I work at an e-commerce business. We have an old data center with a bit more than 100 old physical Redhat Linux servers that are candidates for virtualization. The tool to use for assessing these machines is VMware Capacity Planner, which uses ssh to run commands on the candidate Linux machines. Three of those commands require root level access. With us being an e-commerce shop, we are not going to give blanket root access to an outside vendor.
I explained this to both the vendor and to VMware technicians, all of whom suggested that I configure /etc/sudoers on the candidate machines with the following entry (assuming that there is a defined user named "cpcollector"):
cpcollector ALL=(ALL) ALL, NOPASSWD: ALL
What this entry does in /etc/sudoers is to allow a user named "cpcollector" to run anything and everything it wants to as if it were the root user, and without it having to issue a password! This is beyond stupid.

- **Tasks and exercises**:
1. Rewrite the passage from the sudo access post starting at "I explained this" and ending at "is beyond stupid.", renaming "cpcollector" to "capplanner" throughout.
2. Copy out the rows starting at the one that contains "3 And 6 Setting" and ending at the one that contains "Esko Air8 P2 Half Mask - 8600", without the pictures.

- **Materials provided**:
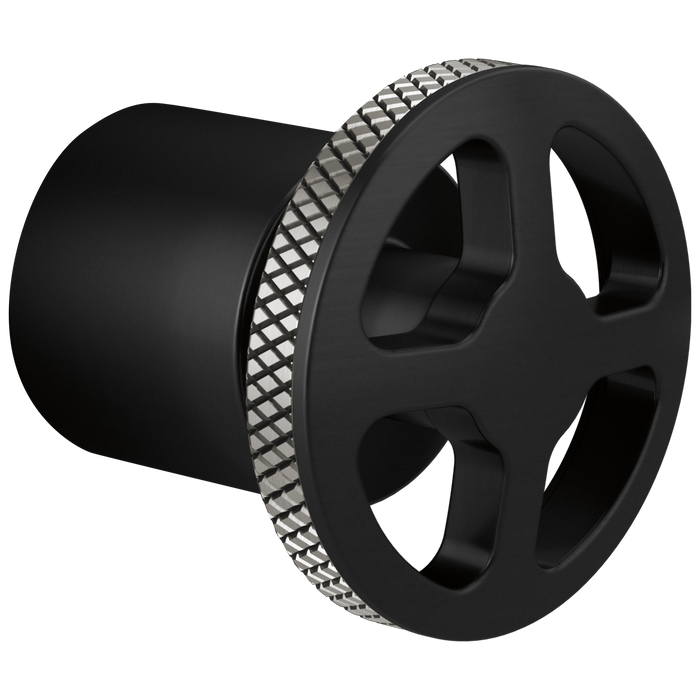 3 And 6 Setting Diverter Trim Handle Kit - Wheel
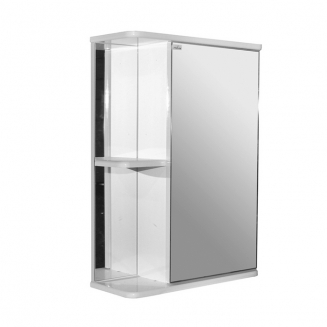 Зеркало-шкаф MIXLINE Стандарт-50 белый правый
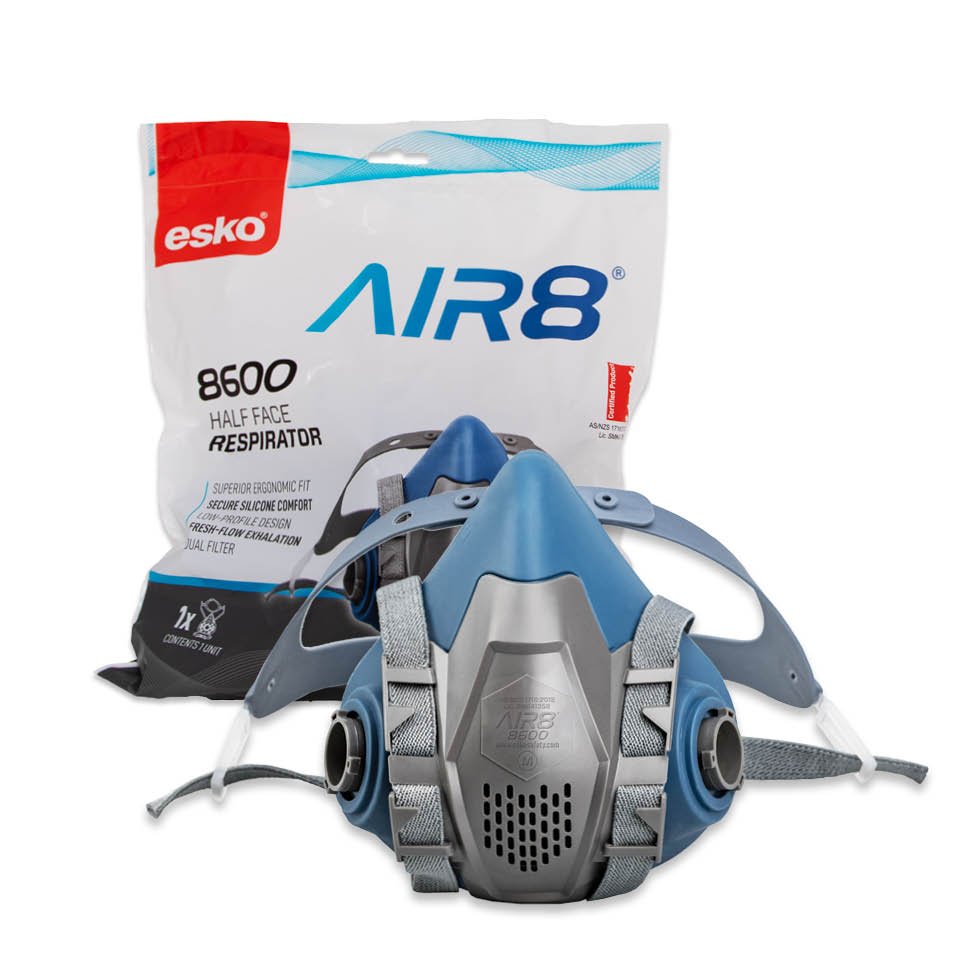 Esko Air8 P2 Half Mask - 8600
* * *
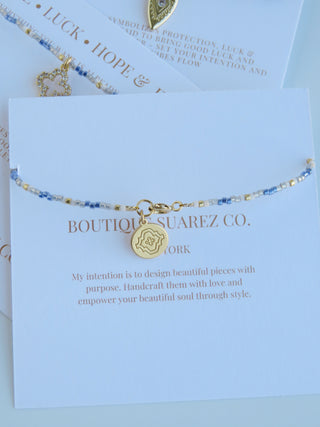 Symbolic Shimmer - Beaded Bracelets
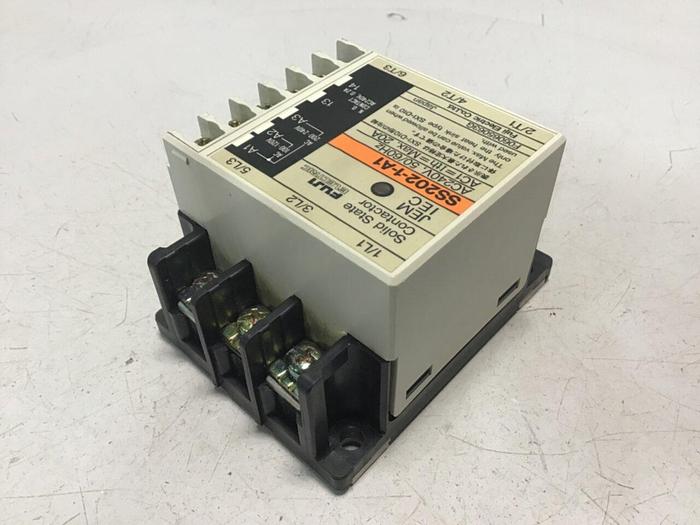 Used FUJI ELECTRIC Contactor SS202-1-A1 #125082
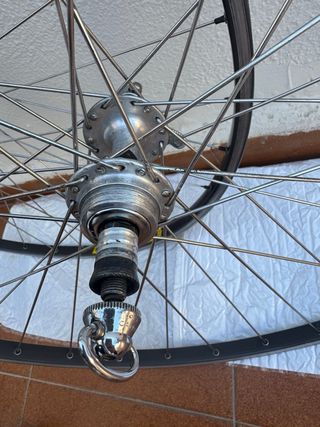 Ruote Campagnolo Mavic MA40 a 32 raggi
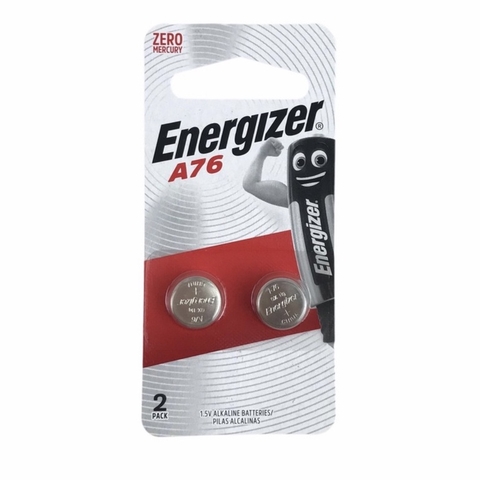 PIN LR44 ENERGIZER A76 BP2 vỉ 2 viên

- **Results**:
1.
I explained this to both the vendor and to VMware technicians, all of whom suggested that I configure /etc/sudoers on the candidate machines with the following entry (assuming that there is a defined user named "capplanner"):
capplanner ALL=(ALL) ALL, NOPASSWD: ALL
What this entry does in /etc/sudoers is to allow a user named "capplanner" to run anything and everything it wants to as if it were the root user, and without it having to issue a password! This is beyond stupid.

2.
 3 And 6 Setting Diverter Trim Handle Kit - Wheel
 Зеркало-шкаф MIXLINE Стандарт-50 белый правый
 Esko Air8 P2 Half Mask - 8600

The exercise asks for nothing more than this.